◆ Provided passage ◆
The switch 51 may be laid in the bottom of the boat and moved to the switch positions described by the fisherman's foot. When moved to the first switch position, the motor 40 rotates in one direction causing the driven gear 38 in mesh with the motor's drive gear 41 to rotate, moving with it the coupling collar 27 and the cylindrical drive shaft housing 14 of the trolling motor 1 in the same direction of rotation. The propeller 10 is thus also rotated causing the boat to turn in one direction. When the fisherman moves the switch operator arm 64 in the opposite direction to the third switch position as described above, the motor 40 rotates in the opposite direction, in turn rotating driven gear 38, coupling collar 27, and cylindrical drive shaft housing 14 in the opposite direction causing the boat to turn in the opposite direction.

A significant feature of the remote steering assembly kit in accordance with this invention is the fact that it can be connected to existing trolling motors without modification. The component parts of the kit are the mounting bracket 2, the coupling collar 27, the large diameter driven gear 38, the electric motor 40 with attached drive gear 41, a battery 58 and the polarity reversing switch 51 which may be placed forward in the boat at any desired location. Attachment of these component parts which make up the kit is very simple as described and explained above, requiring only a few tools such as an adjustable end wrench and an Allen wrench and not requiring that any holes have to be drilled, parts welded or the like. The kit is essentially universal, and useable with any of the existing outboard trolling motors to provide remote steering from any forward position in the boat.

◆ Raw records ◆
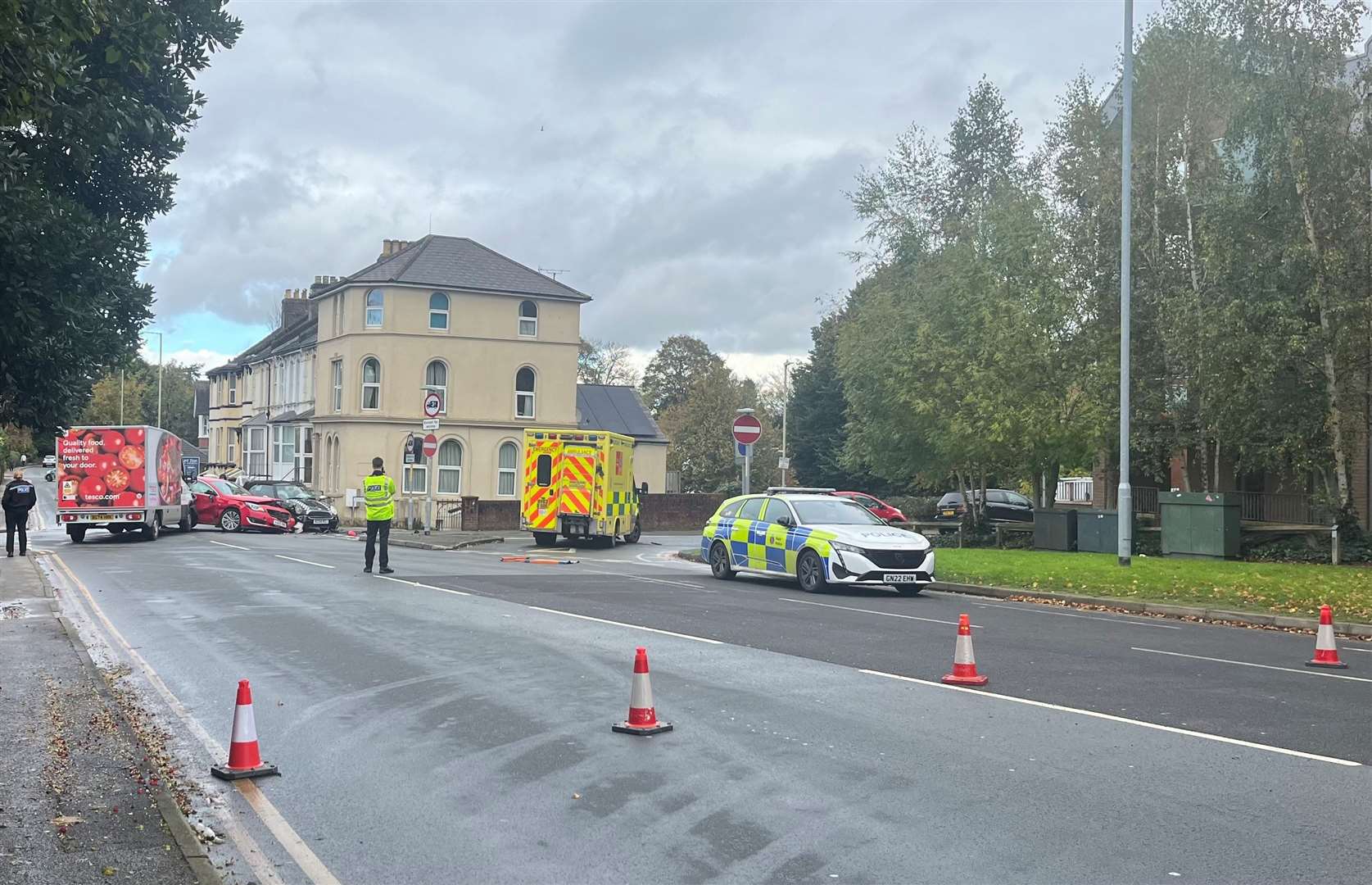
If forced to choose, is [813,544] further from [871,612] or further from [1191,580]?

--

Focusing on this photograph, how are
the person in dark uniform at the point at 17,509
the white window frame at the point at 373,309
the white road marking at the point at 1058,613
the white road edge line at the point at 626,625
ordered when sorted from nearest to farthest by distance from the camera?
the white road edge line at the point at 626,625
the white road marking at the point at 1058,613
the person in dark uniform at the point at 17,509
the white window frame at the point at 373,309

---

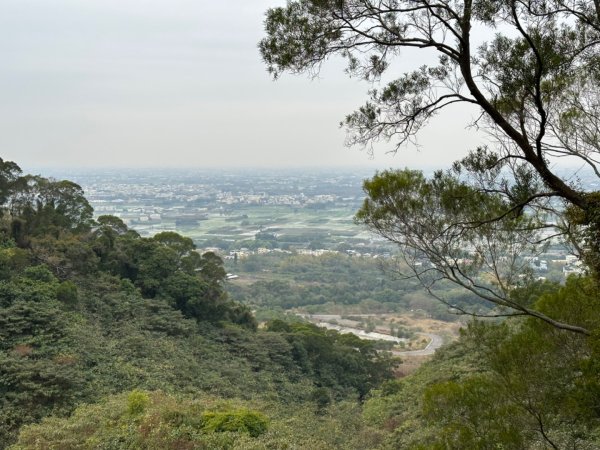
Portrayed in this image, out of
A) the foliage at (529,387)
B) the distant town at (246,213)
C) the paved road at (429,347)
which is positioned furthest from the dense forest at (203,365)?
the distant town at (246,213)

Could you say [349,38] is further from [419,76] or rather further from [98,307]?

◆ Complete the following ◆
a – According to the trolling motor steering passage, which tools are needed to attach the kit's component parts?
b – Retype the part of the trolling motor steering passage starting with "The switch 51" and going on through "the opposite direction.".
The items are separate material, unrelated to the trolling motor steering passage.

◆ Task answers ◆
a – Only a few tools, such as an adjustable end wrench and an Allen wrench.

b –
The switch 51 may be laid in the bottom of the boat and moved to the switch positions described by the fisherman's foot. When moved to the first switch position, the motor 40 rotates in one direction causing the driven gear 38 in mesh with the motor's drive gear 41 to rotate, moving with it the coupling collar 27 and the cylindrical drive shaft housing 14 of the trolling motor 1 in the same direction of rotation. The propeller 10 is thus also rotated causing the boat to turn in one direction. When the fisherman moves the switch operator arm 64 in the opposite direction to the third switch position as described above, the motor 40 rotates in the opposite direction, in turn rotating driven gear 38, coupling collar 27, and cylindrical drive shaft housing 14 in the opposite direction causing the boat to turn in the opposite direction.